'Sensitive' classification still a sensitive issue

Presidents from three government science academies have urged the Bush administration not to declare information "sensitive but unclassified" to withhold it from the public.

During the past year, dozens of federal agencies have adopted informal policies of restricting access to information they think could be helpful to terrorists planning future attacks against the United States. And since summer, the Office of Management and Budget has been considering whether to adopt a formal policy for withholding sensitive information.

The presidents of the National Academy of Sciences, the National Academy of Engineering and the Institute of Medicine said withholding such information could "stifle scientific creativity" and weaken national security.

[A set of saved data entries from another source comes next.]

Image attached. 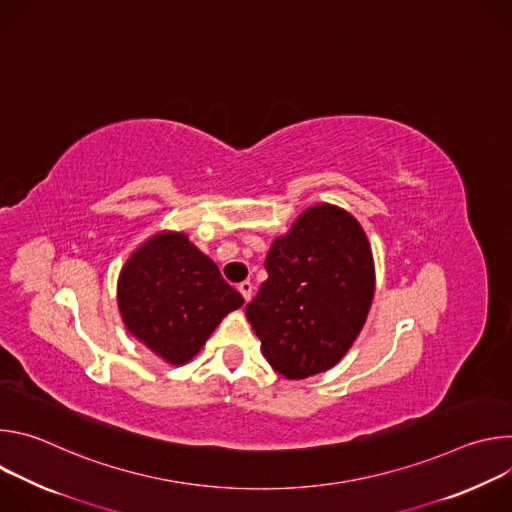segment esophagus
I'll list each match as a JSON object with an SVG mask.
<instances>
[{
  "mask_svg": "<svg viewBox=\"0 0 512 512\" xmlns=\"http://www.w3.org/2000/svg\"><path fill=\"white\" fill-rule=\"evenodd\" d=\"M239 291L243 294L245 302H249V300H251V296H253V283H251V281H243V283H239Z\"/></svg>",
  "mask_w": 512,
  "mask_h": 512,
  "instance_id": "esophagus-1",
  "label": "esophagus"
}]
</instances>
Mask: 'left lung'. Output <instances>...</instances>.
<instances>
[{"label": "left lung", "mask_w": 512, "mask_h": 512, "mask_svg": "<svg viewBox=\"0 0 512 512\" xmlns=\"http://www.w3.org/2000/svg\"><path fill=\"white\" fill-rule=\"evenodd\" d=\"M269 277L245 308L275 373L300 381L330 371L367 322L375 261L367 233L336 204L306 208L265 259Z\"/></svg>", "instance_id": "1"}]
</instances>
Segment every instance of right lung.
Masks as SVG:
<instances>
[{
	"instance_id": "obj_1",
	"label": "right lung",
	"mask_w": 512,
	"mask_h": 512,
	"mask_svg": "<svg viewBox=\"0 0 512 512\" xmlns=\"http://www.w3.org/2000/svg\"><path fill=\"white\" fill-rule=\"evenodd\" d=\"M245 304L182 231H160L125 261L117 306L125 328L174 367L192 360L221 320Z\"/></svg>"
}]
</instances>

In a statement in mid-October, the three called "sensitive but unclassified" a "poorly defined" category that would "generate deep uncertainties" about what can and can't be published.

The presidents agreed that access to some information must be restricted "to safeguard strategic secrets." But they said openness remains essential for scientific progress and to enhance the public's understanding of potential threats.

They urged the Bush administration to stick with a policy the Reagan administration set at the height of the Cold War in 1985 that generally bans restrictions on the conduct or publishing of federally funded research not yet classified.

The National Academies had its own run-in recently with the Bush administration over publishing sensitive information. The Agriculture Department tried to suppress a National Academies research report on the vulnerability of U.S. agriculture to bioterrorism, said National Academies spokesman Bill Kearney.

Researchers found that harmful foreign pests and pathogens are "widely available and pose a major threat to U.S. agriculture" and that the department has failed to plan a defense against a biological attack. USDA officials wanted the unclassified report withheld.

"Their objection was that by saying this we are endangering national secu.rity," Kearney said. Even after the National Academies removed details from the report, USDA officials continued to object, leading some at the National Academies to believe the department really wanted to suppress the report's criticism, he said.

The National Academies published the report anyway. "We want scientists to be enlisted in the fight against terrorism. If secrecy wins the day, you won't get the full cooperation of scientists," Kearney said.

Some unclassified information clearly should not be available to the public, said Ari Schwartz, associate director of the Center for Democracy and Technology. A blueprint of a federal building is an example. Some blueprints used to be available on government Web sites, but they should not be, he said.

However, the National Academies bioterrorism report shows "there is also a legitimate concern that agencies will use new categories of information to withhold information that should be made public," Schwartz said.